I still remember the exact moment I decided I wanted to be a writer. I was five years old, and Mom had just read me Bunk Beds by Elizabeth Winthrop. I decided to write my own version of Bunk Beds. I didn't think of it as copying-- I mean, it was different because I was adding something I liked, something "better." (My sister wouldn't appreciate it when I took this same philosophy to her own stories years later, down to the character's names.) That evening, I sat at the kitchen table with my big pad of construction paper writing my own Bunk Beds, and I was in bliss. I thought, "This is what I'm going to do when I'm a grown up. I'm going to write books." And that's been the plan ever since.
Years later, I tried to find Bunk Beds online.

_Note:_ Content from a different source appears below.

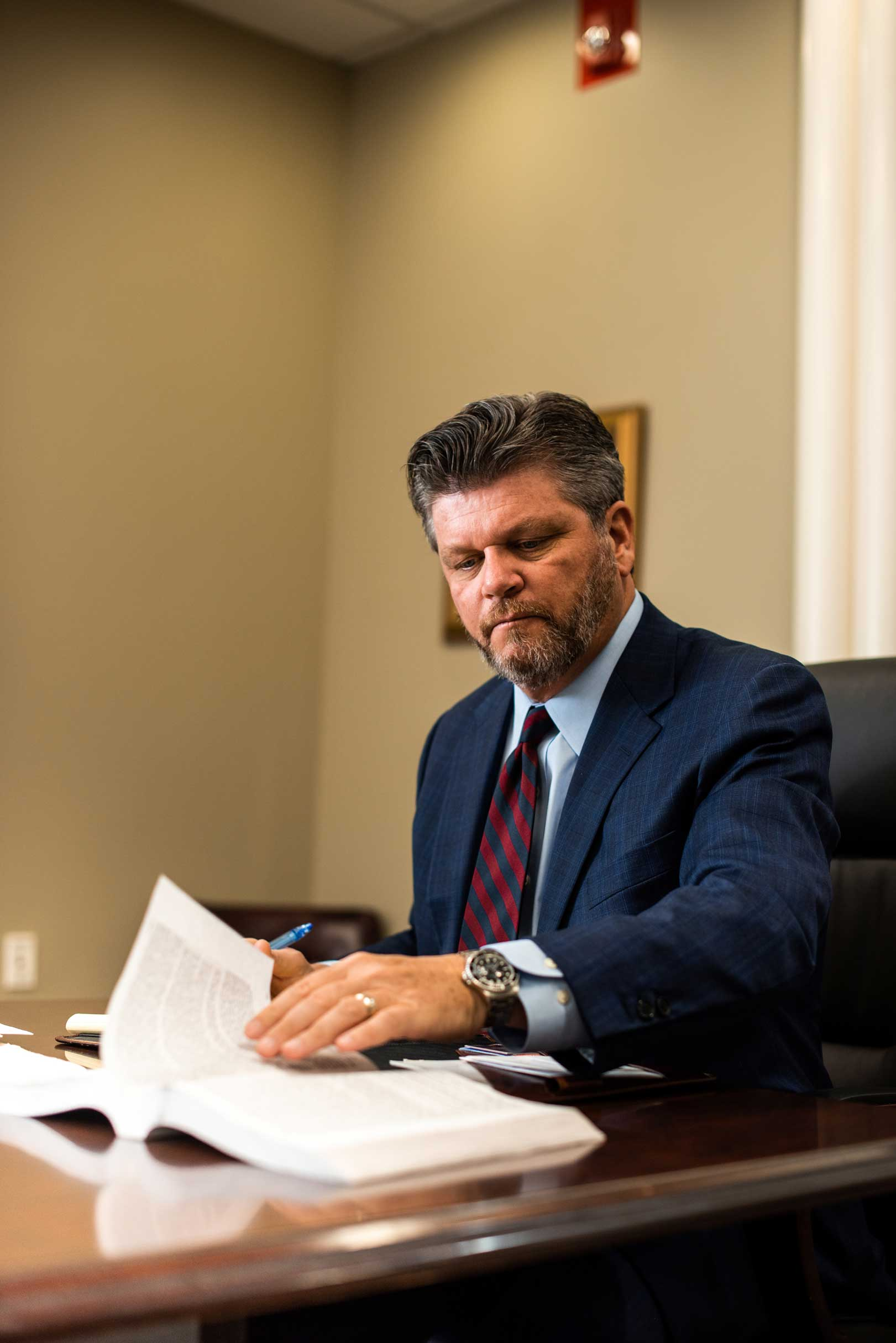John Harralson looking over some documents in the conference room
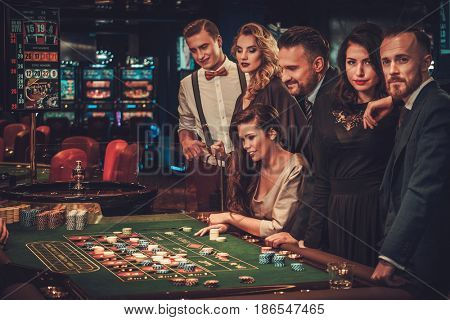 Upper class friends gambling in a casino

I was shocked when I found it immediately, and after I ordered it and re-read it, it made so much sense as to why that was my book. I was born with a muscle condition, and I didn't walk until I was four. I had to sit out a lot, but I actually grew to prefer my own imagination to much of anything else (my greatest blessing & greatest curse, as you can imagine). Bunk Beds is about a brother and sister who are supposed to be sleeping, but they're imagining that their beds make up a boat, then a house, then a car. At one point, the prose turns poetic as they look out the window to enviously watch the neighborhood kids, the ones who have no restrictions and get to play all night. Of course I loved that book. Getting lost in my imagination, watching other kids do things that I could not--it was my life. Connecting like this is always why I wanted to write, even if I was too young to be fully aware of it.
Other books & writers that stand out in my childhood:
I Go With My Family to Grandma's-- Riki Levinson
The Berenstain Bears (of course)
anything by Chris VanAllsburg
Babysitter's Little Sister series-- Ann M. Martin
The Happy Orpheline-- Natalie Savage Carlson
A Little Princess-- Frances Hodgson Burnett
The Giver-- Lois Lowry
R.L. Stine books (even though they traumatized me)
How about you? What are those books, stories, and writers from childhood that impacted you in a big way?